De condensafvoerleiding mag nooit aangesloten zijn op afvoeren van zwart of wit water maar alleen op regenpijpen,
om de eventuele aanzuiging van onwelriekende gassen te voorkomen.
5.4.3
Condensafvoer van de externe luchtbatterij
Het condensopvangbakje heeft een mannelijke draadbuis R 1" die voor de aansluiting dient.
De condensafvoer van de externe luchtbatterij kan vrij gelaten worden.
Als de condensafvoer weggevoerd wordt, moet vermeden worden dat de aansluitingsleidingen
kunnen bevriezen.
5.4.4
Aansluiting op de luchtbevochtiger
Waar aanwezig moet de luchtbevochtiger worden voorzien van, onbehandeld, leidingwater bij voorkeur gefilterd op
onzuiverheden en/of afval. De diameters van de aansluitingen zijn weergegeven in de maatschetsen.

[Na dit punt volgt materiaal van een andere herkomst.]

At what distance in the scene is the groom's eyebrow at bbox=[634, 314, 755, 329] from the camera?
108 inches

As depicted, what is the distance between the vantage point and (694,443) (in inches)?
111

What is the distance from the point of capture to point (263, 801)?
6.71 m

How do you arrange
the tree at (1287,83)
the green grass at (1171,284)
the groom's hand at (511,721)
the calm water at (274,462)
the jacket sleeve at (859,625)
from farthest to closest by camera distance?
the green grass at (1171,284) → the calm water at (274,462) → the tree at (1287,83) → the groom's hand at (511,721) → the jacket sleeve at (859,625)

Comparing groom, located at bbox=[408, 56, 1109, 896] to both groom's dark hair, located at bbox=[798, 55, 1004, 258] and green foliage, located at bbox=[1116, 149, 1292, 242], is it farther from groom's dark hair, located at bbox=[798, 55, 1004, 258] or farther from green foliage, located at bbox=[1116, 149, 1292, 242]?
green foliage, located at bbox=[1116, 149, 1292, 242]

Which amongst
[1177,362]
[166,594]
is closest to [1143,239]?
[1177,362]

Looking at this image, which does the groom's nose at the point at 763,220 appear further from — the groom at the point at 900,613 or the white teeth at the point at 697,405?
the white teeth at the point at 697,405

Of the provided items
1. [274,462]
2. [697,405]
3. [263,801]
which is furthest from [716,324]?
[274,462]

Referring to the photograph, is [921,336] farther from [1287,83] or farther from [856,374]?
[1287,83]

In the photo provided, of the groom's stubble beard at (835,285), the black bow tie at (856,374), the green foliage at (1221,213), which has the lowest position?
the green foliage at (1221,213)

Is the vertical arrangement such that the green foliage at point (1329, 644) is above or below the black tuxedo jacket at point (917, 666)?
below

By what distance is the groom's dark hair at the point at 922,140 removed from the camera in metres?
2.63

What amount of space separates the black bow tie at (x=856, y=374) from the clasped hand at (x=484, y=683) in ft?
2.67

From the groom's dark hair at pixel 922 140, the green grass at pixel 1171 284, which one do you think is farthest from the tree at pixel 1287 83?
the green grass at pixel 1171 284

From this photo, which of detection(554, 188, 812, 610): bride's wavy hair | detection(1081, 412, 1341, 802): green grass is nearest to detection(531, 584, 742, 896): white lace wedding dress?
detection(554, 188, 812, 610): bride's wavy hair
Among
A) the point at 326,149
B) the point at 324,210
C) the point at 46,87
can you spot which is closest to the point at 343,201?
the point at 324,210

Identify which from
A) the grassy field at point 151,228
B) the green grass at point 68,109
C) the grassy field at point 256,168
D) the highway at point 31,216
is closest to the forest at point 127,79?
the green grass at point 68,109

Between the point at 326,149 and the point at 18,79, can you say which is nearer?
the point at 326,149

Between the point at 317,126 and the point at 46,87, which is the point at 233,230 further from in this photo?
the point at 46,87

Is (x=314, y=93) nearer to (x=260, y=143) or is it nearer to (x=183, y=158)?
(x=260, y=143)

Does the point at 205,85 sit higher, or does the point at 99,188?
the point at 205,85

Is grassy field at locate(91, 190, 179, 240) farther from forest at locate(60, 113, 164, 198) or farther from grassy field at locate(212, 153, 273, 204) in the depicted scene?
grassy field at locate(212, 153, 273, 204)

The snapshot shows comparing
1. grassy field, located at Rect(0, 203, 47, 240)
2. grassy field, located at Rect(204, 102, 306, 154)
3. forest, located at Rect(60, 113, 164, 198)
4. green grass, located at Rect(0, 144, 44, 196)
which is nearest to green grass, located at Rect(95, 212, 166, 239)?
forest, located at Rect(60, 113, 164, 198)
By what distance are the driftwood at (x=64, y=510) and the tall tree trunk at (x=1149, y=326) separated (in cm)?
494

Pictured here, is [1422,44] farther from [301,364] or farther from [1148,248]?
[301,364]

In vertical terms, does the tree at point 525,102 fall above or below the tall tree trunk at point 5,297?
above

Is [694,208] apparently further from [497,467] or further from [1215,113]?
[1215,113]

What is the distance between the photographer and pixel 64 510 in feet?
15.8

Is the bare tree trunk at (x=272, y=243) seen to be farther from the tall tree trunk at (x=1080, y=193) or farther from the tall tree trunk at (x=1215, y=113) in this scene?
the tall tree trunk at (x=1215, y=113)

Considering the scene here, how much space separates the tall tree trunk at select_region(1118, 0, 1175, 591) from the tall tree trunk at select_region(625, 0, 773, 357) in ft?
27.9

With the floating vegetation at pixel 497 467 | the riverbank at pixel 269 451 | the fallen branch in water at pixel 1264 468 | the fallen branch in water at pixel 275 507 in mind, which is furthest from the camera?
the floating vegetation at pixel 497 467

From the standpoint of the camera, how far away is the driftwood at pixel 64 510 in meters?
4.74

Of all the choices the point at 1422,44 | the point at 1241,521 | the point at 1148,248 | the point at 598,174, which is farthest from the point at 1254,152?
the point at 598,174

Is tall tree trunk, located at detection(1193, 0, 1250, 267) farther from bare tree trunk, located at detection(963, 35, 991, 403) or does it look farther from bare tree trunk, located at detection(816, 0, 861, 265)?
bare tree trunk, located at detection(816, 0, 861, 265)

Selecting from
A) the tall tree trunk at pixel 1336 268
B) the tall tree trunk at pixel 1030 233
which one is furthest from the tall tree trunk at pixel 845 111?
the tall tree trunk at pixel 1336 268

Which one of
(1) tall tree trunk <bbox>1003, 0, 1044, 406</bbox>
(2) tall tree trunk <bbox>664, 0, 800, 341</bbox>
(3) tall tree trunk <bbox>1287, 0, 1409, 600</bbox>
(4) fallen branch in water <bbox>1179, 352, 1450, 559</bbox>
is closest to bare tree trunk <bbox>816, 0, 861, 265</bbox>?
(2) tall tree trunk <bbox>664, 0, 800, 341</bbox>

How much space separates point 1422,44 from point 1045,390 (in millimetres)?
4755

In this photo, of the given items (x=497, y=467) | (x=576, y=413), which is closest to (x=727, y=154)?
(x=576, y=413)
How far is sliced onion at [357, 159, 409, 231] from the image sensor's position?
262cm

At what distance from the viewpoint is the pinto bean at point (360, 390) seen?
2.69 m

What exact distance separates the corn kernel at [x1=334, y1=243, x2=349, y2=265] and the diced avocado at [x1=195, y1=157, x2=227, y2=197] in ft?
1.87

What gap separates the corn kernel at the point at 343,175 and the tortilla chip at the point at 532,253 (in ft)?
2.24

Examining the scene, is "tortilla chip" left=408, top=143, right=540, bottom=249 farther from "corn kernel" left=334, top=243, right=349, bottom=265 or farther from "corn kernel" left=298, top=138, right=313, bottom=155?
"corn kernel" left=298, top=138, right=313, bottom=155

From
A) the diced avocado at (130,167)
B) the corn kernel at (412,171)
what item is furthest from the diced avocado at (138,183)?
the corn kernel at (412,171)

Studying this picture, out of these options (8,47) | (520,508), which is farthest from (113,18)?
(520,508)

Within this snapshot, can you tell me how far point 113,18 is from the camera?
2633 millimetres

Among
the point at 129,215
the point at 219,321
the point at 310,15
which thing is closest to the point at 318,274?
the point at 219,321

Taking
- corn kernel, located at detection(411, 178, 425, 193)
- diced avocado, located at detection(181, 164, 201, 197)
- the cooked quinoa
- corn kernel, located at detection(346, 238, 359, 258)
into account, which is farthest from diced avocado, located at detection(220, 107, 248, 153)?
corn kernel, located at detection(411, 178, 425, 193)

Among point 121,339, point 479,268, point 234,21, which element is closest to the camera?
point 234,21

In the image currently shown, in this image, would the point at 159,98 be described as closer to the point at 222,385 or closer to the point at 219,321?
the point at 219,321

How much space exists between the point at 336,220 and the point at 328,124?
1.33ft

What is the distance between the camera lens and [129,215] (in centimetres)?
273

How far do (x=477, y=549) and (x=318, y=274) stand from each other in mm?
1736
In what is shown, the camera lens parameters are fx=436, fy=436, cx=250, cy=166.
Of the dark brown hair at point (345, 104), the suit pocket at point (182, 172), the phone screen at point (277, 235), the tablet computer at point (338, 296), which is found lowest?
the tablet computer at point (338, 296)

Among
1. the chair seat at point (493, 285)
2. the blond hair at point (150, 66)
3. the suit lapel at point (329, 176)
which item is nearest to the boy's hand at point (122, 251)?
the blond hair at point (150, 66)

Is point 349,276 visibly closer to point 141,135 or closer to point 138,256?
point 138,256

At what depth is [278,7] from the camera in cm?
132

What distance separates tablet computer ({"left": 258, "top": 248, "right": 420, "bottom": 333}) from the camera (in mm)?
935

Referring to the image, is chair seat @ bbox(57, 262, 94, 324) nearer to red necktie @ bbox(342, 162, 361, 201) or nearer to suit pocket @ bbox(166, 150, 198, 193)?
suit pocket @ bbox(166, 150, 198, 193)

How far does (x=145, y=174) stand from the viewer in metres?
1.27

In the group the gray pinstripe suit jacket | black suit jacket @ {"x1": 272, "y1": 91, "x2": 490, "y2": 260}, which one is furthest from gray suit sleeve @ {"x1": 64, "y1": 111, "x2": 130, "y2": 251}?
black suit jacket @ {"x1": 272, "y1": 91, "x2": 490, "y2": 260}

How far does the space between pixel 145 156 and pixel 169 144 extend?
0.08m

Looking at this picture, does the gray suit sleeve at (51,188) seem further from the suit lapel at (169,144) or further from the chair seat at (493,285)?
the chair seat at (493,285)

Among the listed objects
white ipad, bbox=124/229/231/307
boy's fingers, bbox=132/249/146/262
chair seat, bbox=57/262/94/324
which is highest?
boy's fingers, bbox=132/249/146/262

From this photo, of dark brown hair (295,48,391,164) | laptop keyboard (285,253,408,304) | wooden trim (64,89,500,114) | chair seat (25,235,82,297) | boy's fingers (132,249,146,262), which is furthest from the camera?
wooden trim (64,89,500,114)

Het wordt aanbevolen om de uitlaatpijp te maken van niet-elektrisch geleidend materiaal.
Het water dat uit de luchtbevochtiger wordt geloosd kan 100°C bereiken.
Er moet een sifon voor het afvoeren van water uit de luchtbevochtiger worden geïnstalleerd.
In geen geval mag de luchtbevochtiger worden voorzien van gedemineraliseerd of onthard water.
Meer informatie over de installatie vindt u in het hoofdstuk "Bevochtiger".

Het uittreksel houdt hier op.